Many of the measures I follow in the Trading Psychology Weblog each day are reflecting broad selling in the past several days. We recently saw stocks with significant downside momentum outnumber those with significant upside momentum by more than 10:1. Moreover, we've seen more sellers hitting bids than buyers lifting offers in the broad market for three consecutive days. During that time, declining stocks have outnumbered advancers by more than 2:1.
Does that reflect a degree of indiscriminate selling that might be associated with a market bounce once more rational valuations kick in?
I went back to 1990 (N = 4165 trading days) and, to my surprise, only found 41 occasions in which we've had a more lopsided ratio of decliners to advancers over a three-day period. That tells me that the recent selling is relatively extreme.
I looked at all occasions since 1990 in which the number of declining stocks over three days outnumbered advancing issues by more than 2:1 (N = 140). Two days later, the S&P 500 Index was up on average by .49% (93 up, 47 down). That is much stronger than the average two-day gain of .07% (2225 up, 1940 down) for the entire sample.
Interestingly, this pattern has held up during recent market history as well. Since 2004, we have had 27 occasions in which three-day declining stocks outnumbered advancers by more than 2:1. The S&P 500 Index was up two days later by an average of .52% (20 up, 7 down).

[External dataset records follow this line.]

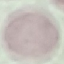

Summary:
  - Result: no malaria parasites detected
  - Preparation: thin blood smear
  - Stain: Giemsa
  - Image type: automatically extracted cell patch, resized to 64 × 64 pixels
  - Capture: smartphone through the microscope eyepiece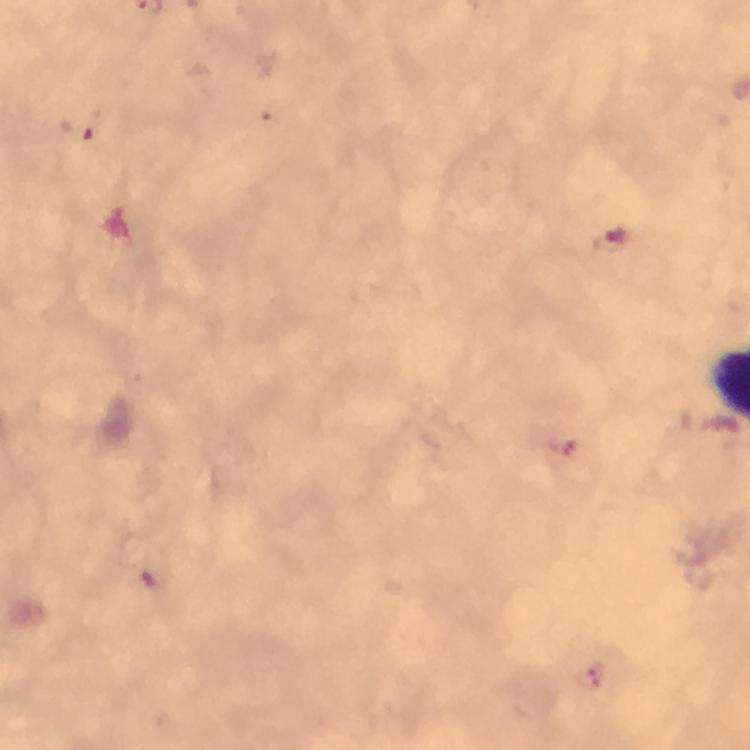

context = from a malaria diagnostic workup
preparation = thick blood film
Plasmodium parasite locations = approximate centers as [x, y] in pixels: [83, 131], [613, 242], [561, 445], [593, 677]
image size = 750×750 pixels
capture = smartphone photograph through a microscope
immersion oil = applied
magnification = 100x
cropped from = a single field of view
stain = Giemsa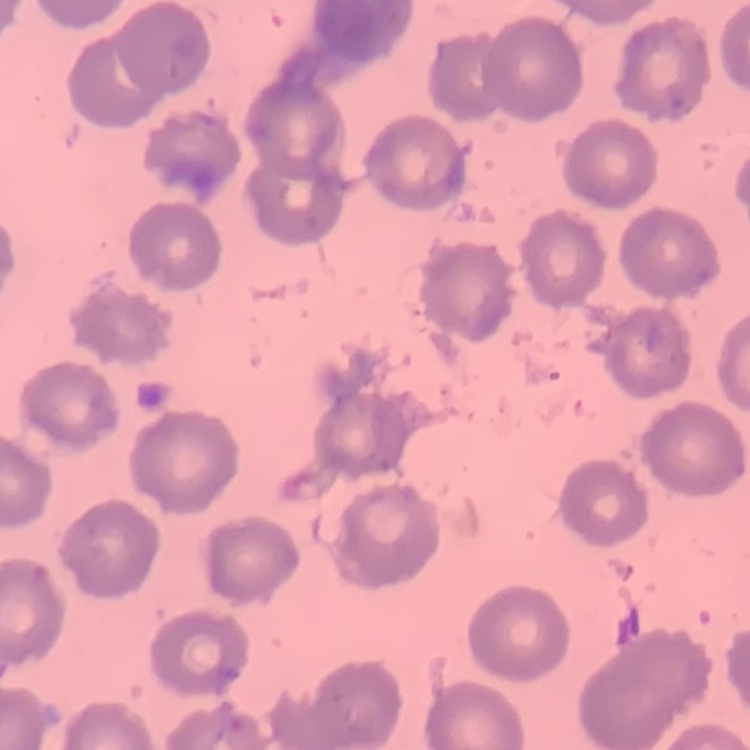

Summary:
  - Red blood cell morphology: no rouleaux formation
  - Preparation: thin blood film
  - Stain: Field's or Giemsa
  - Image type: square crop of a larger photomicrographClassify this cell by malaria status.
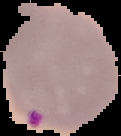
Parasitized.

Summary:
  - Image size: 121×136 pixels
  - Image type: cell region segmented out of the field of view; surrounding area masked to black
  - Preparation: thin blood smear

It does appear that such broad and concentrated selling yields favorable returns in the short run. That doesn't mean, however, that the pattern is not without its risks. As we were making lows in August, 1990, the pattern yielded two-day losses in excess of 3% before the market righted itself. The pattern also got ugly as we made an important bottom in March, 2004, giving us two-day losses of 3%. In late August, 1998, the pattern would have provided us with a bonecrushing loss of 8% in two days, and in September, 2001 (right after 9/11), we would have had a loss of over 5% in that time.
Note that the times the pattern failed big were relative washout periods in the market that ultimately provided superior buying opportunities. Ironically, when the pattern has failed in the short run, it has provided some of the best long-term returns. When markets go from a selling extreme to an even *greater* selling extreme, that's when you get bottoms of long-term interest.